::: Data supplied :::

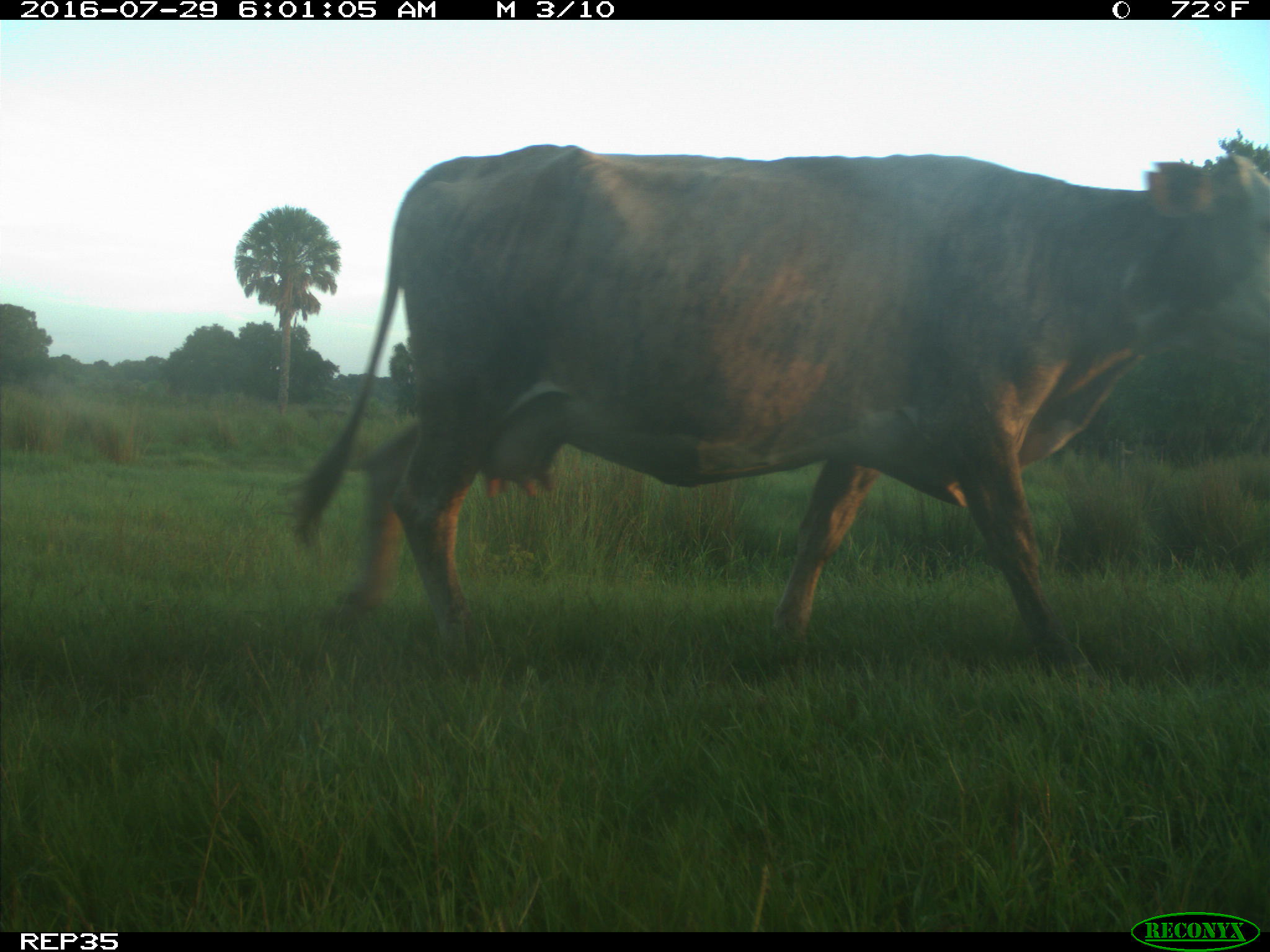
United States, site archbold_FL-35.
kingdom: Animalia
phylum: Chordata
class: Mammalia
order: Artiodactyla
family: Bovidae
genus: Bos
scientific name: Bos taurus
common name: domestic cow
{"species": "Bos taurus (domestic cow)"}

:::

■ **Problem requirements**: Write the entries above out again exactly, but not the pictures.

■ **Answer section**:
United States, site archbold_FL-35.
kingdom: Animalia
phylum: Chordata
class: Mammalia
order: Artiodactyla
family: Bovidae
genus: Bos
scientific name: Bos taurus
common name: domestic cow
{"species": "Bos taurus (domestic cow)"}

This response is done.